Toutefois, Jésus ne réprimande pas Jude. Et il ne répond pas à la question du point de vue de l’interrogateur, restrictif et sans pertinence, non plus. Jésus rencontre l’interrogateur là où il est, et l’invite à se mettre à la page sur la destination vers où Jésus se dirige depuis que l’interrogateur s’y est perdu. Et la destination vers où Jésus se dirige est l’amour. La réponse la plus vraie et la plus utile à la question de Jude, ainsi qu’à presque toutes de nos propres questions, est l’amour, mis en pratique.
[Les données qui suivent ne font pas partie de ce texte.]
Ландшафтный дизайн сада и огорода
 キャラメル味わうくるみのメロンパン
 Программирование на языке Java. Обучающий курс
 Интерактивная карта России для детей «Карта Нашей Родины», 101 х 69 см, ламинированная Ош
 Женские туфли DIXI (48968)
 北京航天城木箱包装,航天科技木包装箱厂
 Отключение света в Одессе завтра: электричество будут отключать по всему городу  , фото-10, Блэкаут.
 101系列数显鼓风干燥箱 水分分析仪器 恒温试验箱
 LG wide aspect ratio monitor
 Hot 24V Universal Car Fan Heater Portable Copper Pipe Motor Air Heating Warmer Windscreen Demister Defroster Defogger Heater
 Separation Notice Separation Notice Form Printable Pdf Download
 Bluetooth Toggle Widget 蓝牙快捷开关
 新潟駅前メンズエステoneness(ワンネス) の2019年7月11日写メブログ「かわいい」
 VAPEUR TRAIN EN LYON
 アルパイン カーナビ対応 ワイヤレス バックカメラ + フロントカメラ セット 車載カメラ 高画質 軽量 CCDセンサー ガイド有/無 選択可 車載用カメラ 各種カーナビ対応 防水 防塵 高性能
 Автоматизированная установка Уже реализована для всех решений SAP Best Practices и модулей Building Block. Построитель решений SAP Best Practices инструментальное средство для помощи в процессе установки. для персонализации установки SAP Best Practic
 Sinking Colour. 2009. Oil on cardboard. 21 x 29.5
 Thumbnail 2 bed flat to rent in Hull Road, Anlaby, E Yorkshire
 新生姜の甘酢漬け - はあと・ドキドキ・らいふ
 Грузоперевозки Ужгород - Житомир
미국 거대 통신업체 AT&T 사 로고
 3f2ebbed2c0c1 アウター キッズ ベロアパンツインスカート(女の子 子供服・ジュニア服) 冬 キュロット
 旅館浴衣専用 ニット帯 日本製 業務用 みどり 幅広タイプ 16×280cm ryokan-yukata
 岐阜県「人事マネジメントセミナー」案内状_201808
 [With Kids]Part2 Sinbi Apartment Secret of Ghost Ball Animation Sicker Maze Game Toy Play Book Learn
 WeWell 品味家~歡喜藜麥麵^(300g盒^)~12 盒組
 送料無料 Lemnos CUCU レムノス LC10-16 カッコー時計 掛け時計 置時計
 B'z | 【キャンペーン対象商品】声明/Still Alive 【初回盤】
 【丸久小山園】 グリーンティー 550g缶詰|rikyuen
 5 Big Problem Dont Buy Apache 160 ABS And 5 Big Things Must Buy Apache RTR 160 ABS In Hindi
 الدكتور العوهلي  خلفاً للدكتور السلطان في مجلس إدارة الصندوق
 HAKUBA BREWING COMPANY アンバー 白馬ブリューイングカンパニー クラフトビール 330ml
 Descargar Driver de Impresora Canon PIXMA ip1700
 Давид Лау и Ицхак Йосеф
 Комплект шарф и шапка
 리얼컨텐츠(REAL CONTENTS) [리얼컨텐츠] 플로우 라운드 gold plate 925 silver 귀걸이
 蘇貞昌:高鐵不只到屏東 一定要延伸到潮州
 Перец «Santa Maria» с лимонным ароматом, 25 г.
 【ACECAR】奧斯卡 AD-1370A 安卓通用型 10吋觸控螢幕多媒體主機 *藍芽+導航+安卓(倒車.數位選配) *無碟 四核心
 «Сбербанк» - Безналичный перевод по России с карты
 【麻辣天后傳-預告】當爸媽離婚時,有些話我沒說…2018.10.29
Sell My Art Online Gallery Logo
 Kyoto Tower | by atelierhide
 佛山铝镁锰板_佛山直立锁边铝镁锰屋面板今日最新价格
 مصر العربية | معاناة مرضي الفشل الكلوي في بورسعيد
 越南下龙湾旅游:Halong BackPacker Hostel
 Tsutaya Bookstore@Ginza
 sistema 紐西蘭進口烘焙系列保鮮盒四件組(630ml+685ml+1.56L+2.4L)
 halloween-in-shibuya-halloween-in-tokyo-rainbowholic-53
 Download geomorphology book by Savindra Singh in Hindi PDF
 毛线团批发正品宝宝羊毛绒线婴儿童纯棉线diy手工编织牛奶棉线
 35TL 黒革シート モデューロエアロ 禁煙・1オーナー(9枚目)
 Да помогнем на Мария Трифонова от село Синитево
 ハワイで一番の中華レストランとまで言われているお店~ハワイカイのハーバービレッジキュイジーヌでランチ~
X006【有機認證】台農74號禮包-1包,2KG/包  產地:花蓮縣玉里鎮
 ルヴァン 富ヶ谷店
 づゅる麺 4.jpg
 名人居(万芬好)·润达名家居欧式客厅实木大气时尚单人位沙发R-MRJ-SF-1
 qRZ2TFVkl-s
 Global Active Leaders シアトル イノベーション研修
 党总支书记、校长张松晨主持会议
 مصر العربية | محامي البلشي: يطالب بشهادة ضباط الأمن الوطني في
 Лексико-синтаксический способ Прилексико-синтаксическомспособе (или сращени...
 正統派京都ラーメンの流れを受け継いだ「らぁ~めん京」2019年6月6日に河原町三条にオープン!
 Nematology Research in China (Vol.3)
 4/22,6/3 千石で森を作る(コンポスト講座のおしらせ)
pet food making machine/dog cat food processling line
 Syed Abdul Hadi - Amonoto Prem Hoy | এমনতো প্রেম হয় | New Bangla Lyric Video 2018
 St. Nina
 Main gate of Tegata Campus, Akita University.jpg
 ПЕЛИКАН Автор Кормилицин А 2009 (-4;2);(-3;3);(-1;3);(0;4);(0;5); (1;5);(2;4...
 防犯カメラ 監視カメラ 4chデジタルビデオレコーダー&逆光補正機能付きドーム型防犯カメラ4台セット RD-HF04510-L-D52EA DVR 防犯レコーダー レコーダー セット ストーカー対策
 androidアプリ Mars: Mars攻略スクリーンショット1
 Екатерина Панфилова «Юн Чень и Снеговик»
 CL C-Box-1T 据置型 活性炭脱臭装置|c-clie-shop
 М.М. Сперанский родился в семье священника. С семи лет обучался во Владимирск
Jésus lui répondit : « Si quelqu’un m’aime, il obéira à ce que j’ai dit. Mon Père aussi l’aimera : nous viendrons tous deux à lui et nous établirons notre demeure chez lui. Mais celui qui ne m’aime pas ne met pas mes paroles en pratique.

Voilà la réponse de Jésus à la question de Jude. Ce n’est pas en termes de la question posée par Jude, mais Jésus le mit au courant.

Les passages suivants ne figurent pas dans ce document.